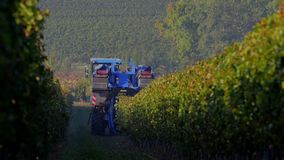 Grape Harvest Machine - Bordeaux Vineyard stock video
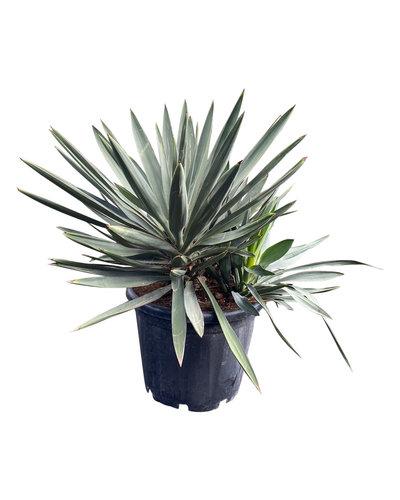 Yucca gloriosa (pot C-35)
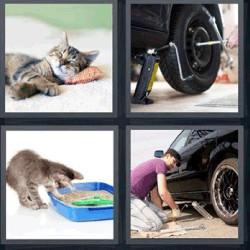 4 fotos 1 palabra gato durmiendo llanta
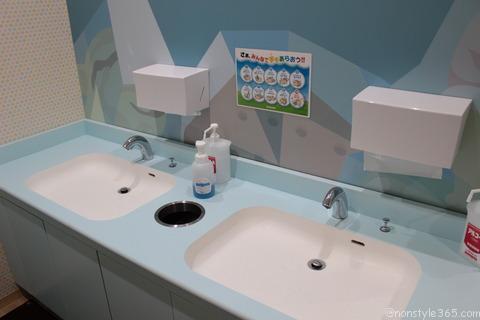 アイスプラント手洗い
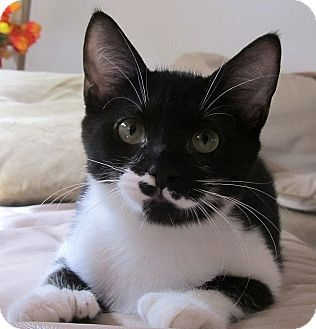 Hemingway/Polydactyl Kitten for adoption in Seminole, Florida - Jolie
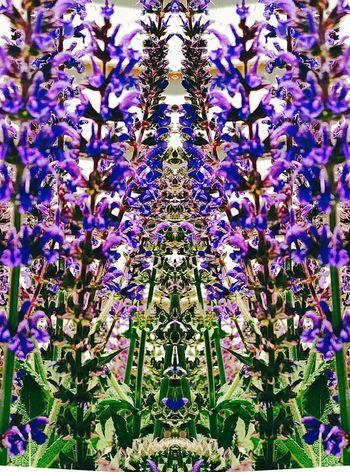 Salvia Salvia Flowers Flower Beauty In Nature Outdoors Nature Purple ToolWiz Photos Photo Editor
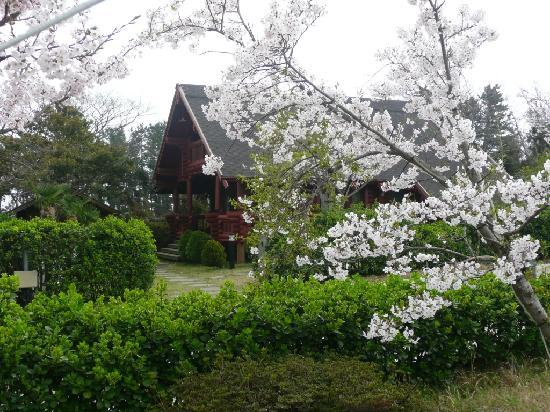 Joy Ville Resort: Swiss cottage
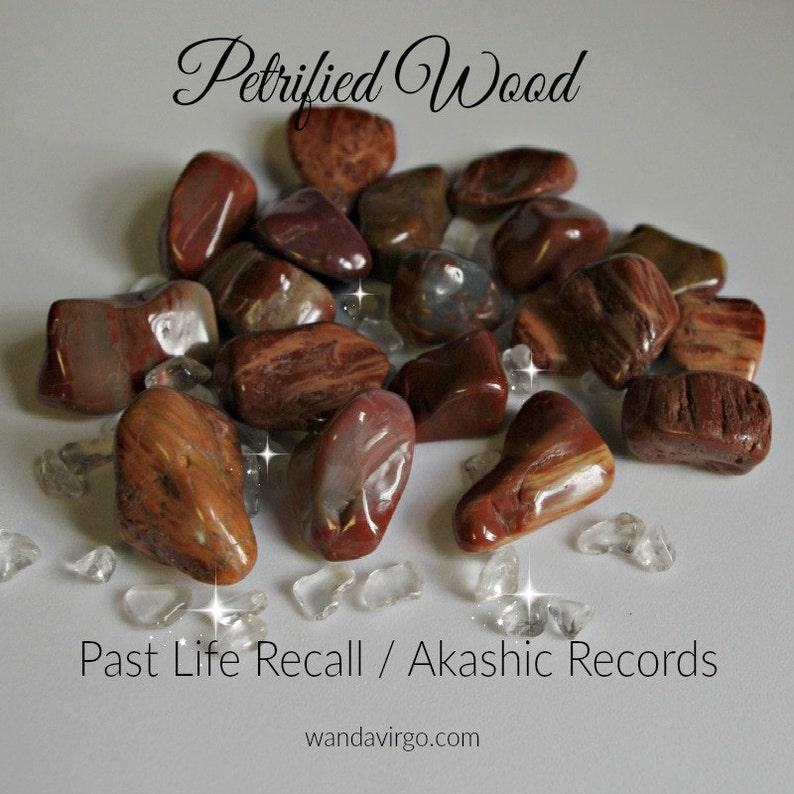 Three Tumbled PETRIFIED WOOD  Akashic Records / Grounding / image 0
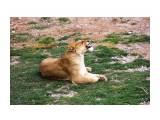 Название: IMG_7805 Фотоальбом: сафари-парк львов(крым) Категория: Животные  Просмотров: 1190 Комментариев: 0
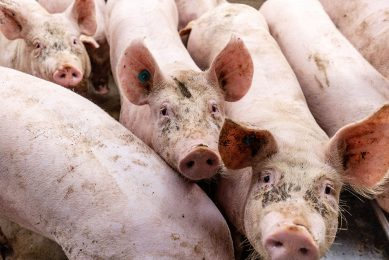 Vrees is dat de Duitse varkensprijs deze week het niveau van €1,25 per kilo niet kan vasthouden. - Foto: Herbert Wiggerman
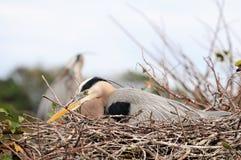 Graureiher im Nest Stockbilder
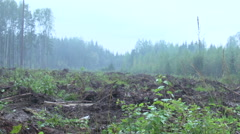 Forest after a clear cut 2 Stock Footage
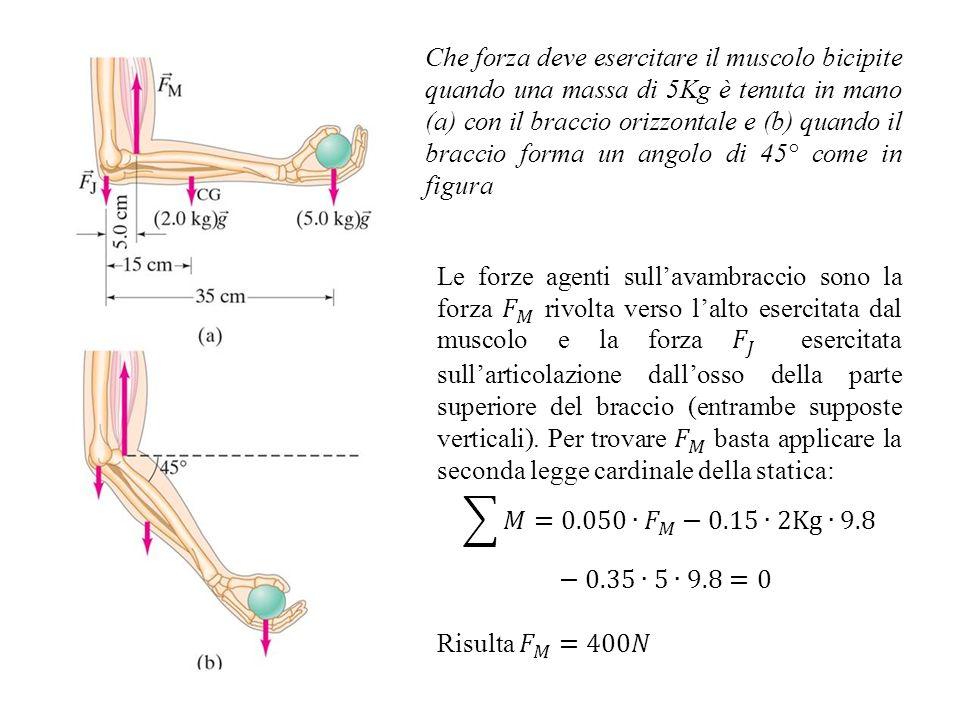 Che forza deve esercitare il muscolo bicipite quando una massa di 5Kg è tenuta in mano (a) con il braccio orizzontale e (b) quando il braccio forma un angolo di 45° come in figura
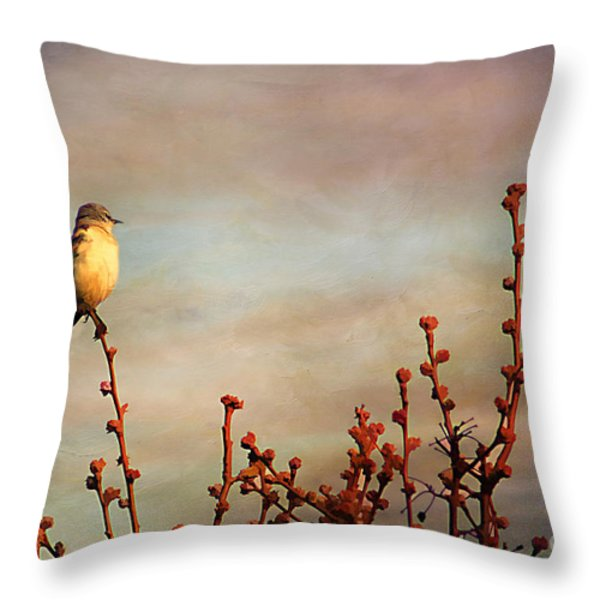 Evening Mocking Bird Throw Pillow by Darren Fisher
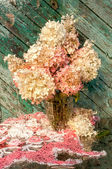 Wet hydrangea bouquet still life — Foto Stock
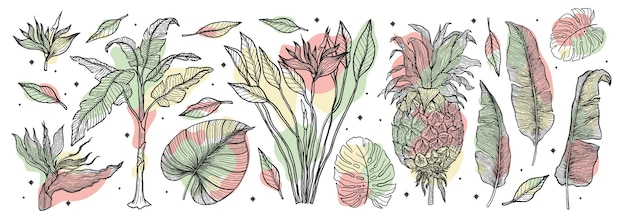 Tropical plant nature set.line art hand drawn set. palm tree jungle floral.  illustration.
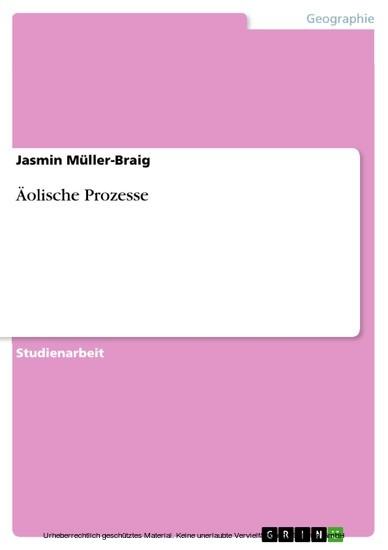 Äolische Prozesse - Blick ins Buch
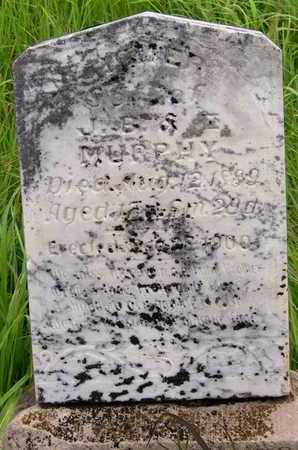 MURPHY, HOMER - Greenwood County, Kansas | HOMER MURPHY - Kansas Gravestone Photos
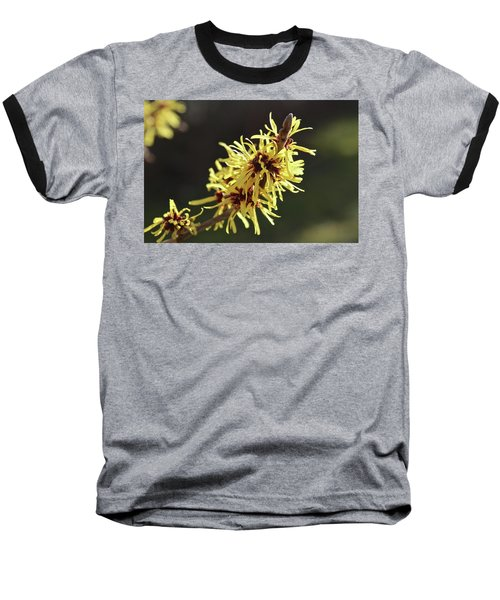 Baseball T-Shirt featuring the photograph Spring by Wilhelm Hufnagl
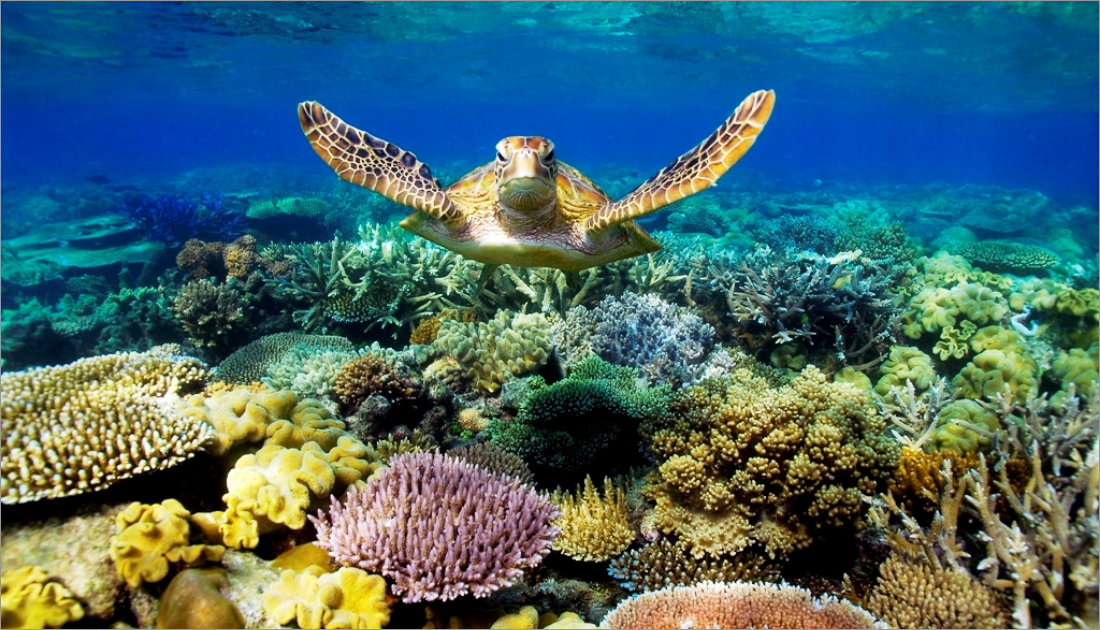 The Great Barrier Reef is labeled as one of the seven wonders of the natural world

Goal of the exercise: Return the line containing "Tropical plant nature" and every line after it through the end of the records above, exactly and nothing else, but not the pictures.

Response for this exercise:
 Tropical plant nature set.line art hand drawn set. palm tree jungle floral.  illustration.
 Äolische Prozesse - Blick ins Buch
 MURPHY, HOMER - Greenwood County, Kansas | HOMER MURPHY - Kansas Gravestone Photos
 Baseball T-Shirt featuring the photograph Spring by Wilhelm Hufnagl
 The Great Barrier Reef is labeled as one of the seven wonders of the natural world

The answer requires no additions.